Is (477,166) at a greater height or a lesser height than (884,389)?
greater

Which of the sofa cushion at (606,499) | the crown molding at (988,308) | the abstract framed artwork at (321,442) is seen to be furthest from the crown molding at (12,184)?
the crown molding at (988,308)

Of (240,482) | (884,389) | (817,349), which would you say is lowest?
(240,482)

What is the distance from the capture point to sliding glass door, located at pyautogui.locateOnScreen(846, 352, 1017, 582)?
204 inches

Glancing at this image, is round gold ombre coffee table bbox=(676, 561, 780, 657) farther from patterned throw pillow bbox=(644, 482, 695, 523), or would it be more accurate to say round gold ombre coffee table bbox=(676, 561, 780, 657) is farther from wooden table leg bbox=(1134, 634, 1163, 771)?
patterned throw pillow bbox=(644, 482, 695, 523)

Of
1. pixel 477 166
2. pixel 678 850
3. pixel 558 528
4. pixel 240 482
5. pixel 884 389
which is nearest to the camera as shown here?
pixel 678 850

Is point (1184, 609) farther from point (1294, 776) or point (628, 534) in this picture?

Job: Can you lay out everything from the line containing "Of (240,482) |" down to the final line, both included, as a JSON list of strings with one string per line and blank lines left out?

Finished exercise:
[
  "Of (240,482) | (884,389) | (817,349), which would you say is lowest?",
  "(240,482)",
  "What is the distance from the capture point to sliding glass door, located at pyautogui.locateOnScreen(846, 352, 1017, 582)?",
  "204 inches",
  "Glancing at this image, is round gold ombre coffee table bbox=(676, 561, 780, 657) farther from patterned throw pillow bbox=(644, 482, 695, 523), or would it be more accurate to say round gold ombre coffee table bbox=(676, 561, 780, 657) is farther from wooden table leg bbox=(1134, 634, 1163, 771)?",
  "patterned throw pillow bbox=(644, 482, 695, 523)",
  "Of",
  "1. pixel 477 166",
  "2. pixel 678 850",
  "3. pixel 558 528",
  "4. pixel 240 482",
  "5. pixel 884 389",
  "which is nearest to the camera as shown here?",
  "pixel 678 850",
  "Is point (1184, 609) farther from point (1294, 776) or point (628, 534) in this picture?"
]